Greco says deeper cuts are needed to trim ‘excessive cost base’

Pensions Insight

Zurich chief executive Mario Greco has revealed how he will save $1.5bn by 2019.

The savings, starting next year, will eventually result in a trimming of 15% of the company’s cost base.

Speaking in the Financial Times, Greco said he would:

* Reduce the number of data centres from 70 to 8

* Not rule out job losses, although there would be natural attrition with a 12% staff turnover each year

* Run a tight ship, meaning there would be little spare cash for acquisitions. If a large deal comes along, shareholders could be asked to put their hands in their pockets

Greco said: “A company like Zurich does not have to chase top line growth ever. We should have targets for profits and loss ratios, but not for growth.”

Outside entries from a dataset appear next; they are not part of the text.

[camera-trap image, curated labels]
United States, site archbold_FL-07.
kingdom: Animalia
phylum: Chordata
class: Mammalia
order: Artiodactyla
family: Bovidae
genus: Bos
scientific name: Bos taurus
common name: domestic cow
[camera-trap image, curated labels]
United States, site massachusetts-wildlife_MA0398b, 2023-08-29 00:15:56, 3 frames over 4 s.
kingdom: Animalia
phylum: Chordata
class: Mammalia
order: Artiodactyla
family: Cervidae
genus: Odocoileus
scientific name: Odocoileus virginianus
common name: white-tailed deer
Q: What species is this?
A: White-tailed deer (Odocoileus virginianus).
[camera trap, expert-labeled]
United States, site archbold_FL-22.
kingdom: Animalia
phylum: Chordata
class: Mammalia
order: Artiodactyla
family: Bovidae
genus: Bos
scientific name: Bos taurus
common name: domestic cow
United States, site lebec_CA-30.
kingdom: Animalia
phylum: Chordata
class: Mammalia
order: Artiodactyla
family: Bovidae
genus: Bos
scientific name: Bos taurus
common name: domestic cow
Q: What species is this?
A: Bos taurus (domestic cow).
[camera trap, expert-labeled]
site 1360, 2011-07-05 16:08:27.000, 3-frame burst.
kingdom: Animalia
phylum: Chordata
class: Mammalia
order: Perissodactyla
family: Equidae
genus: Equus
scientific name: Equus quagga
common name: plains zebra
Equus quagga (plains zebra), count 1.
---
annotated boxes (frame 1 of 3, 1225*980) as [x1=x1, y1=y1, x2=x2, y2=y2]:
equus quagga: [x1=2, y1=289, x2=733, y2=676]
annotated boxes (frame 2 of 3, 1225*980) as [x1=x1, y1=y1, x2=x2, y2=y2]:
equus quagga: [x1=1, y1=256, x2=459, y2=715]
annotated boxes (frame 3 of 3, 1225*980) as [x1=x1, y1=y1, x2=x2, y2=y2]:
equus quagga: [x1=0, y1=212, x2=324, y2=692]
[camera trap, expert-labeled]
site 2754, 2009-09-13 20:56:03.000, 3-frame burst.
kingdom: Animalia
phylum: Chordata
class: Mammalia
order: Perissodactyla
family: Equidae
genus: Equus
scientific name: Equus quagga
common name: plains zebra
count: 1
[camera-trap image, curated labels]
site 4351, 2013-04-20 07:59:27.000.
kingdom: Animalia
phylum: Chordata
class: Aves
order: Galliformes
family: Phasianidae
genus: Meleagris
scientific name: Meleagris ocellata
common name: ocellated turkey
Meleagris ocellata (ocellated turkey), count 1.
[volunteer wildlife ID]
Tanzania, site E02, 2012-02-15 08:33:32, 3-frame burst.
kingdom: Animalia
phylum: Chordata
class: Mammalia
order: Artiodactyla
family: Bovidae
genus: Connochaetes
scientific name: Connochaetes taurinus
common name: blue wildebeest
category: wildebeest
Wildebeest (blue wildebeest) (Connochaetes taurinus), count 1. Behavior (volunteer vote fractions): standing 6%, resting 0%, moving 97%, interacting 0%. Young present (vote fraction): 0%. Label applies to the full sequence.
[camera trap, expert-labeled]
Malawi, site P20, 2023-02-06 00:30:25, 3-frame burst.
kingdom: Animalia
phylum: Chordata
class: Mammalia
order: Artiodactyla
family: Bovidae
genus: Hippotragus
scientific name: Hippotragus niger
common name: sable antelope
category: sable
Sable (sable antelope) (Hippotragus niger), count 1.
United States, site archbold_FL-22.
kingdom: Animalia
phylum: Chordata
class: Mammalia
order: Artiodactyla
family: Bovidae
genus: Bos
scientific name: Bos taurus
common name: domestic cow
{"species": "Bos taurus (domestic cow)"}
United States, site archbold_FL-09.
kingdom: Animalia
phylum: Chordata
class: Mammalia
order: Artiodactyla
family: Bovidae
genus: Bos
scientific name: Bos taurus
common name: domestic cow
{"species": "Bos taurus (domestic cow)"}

A key goal is to maintain the dividend, which was 75% of payout to shareholders. Return on equity last year was just 6%, but the plans would boost it to 12%.

Analysts say Zurich has a 35% cost base against income compared to an average industry sector of 25%.

The City rates Greco highly, having watched him whip his former company Generali into shape and they now expect him to do the same with Zurich.

Greco is likely to make SMEs a big focus for Zurich, a sector where the Swiss giant is underweight.

He’s also keen to reduce complexity in the business, having already revealed plans in June to streamline management.

Andy Hughes, analyst at Macquarie, said: “They do seem like stretching targets to me. The challenge is whether you believe they can do it, especially in soft market conditions.”